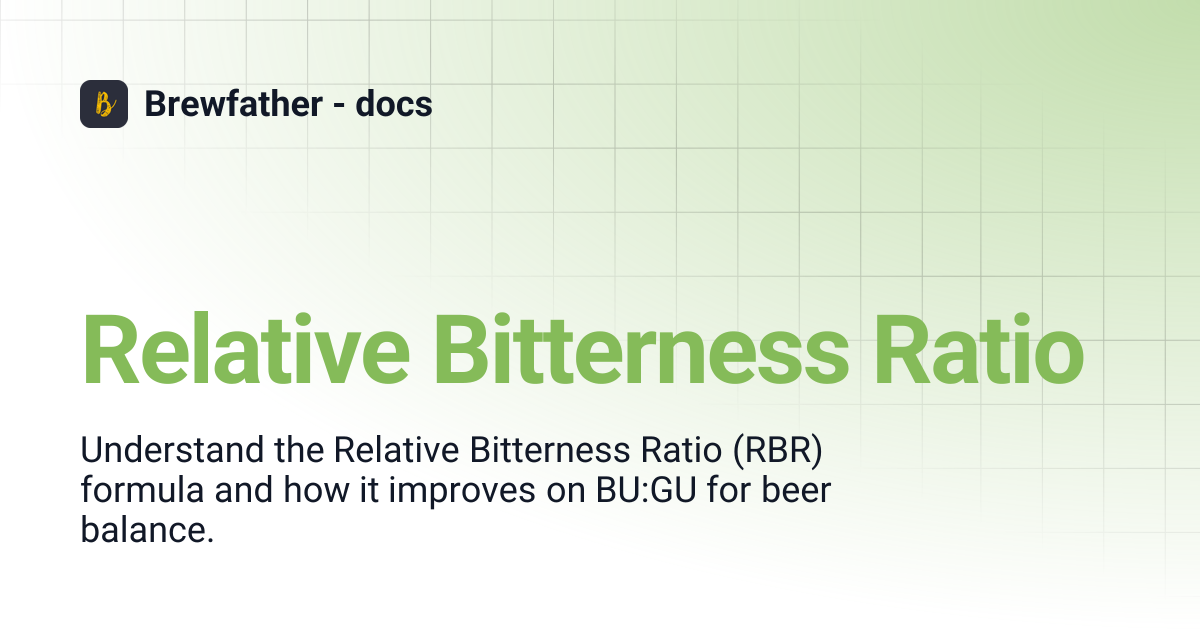 B

Brewfather - docs

Relative Bitterness Ratio

Understand the Relative Bitterness Ratio (RBR) formula and how it improves on BU:GU for beer balance.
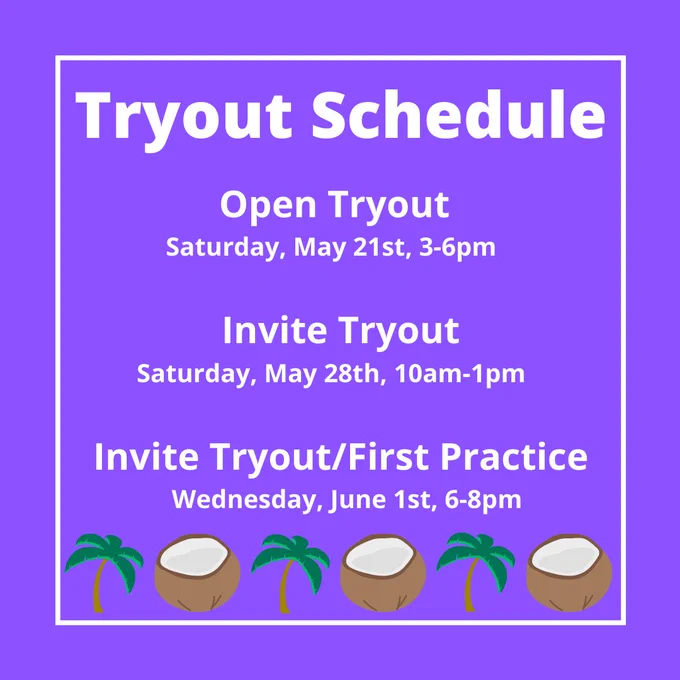 Tryout Schedule

Open Tryout
Saturday, May 21st, 3-6pm

Invite Tryout
Saturday, May 28th, 10am-1pm

Invite Tryout/First Practice
Wednesday, June 1st, 6-8pm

+++++

EXERCISE DETAILS:
Write out an exact transcription of the line with "Open Tryout" and of each line after it; stop at the end of the records.

ANSWER BOX:
Open Tryout
Saturday, May 21st, 3-6pm

Invite Tryout
Saturday, May 28th, 10am-1pm

Invite Tryout/First Practice
Wednesday, June 1st, 6-8pm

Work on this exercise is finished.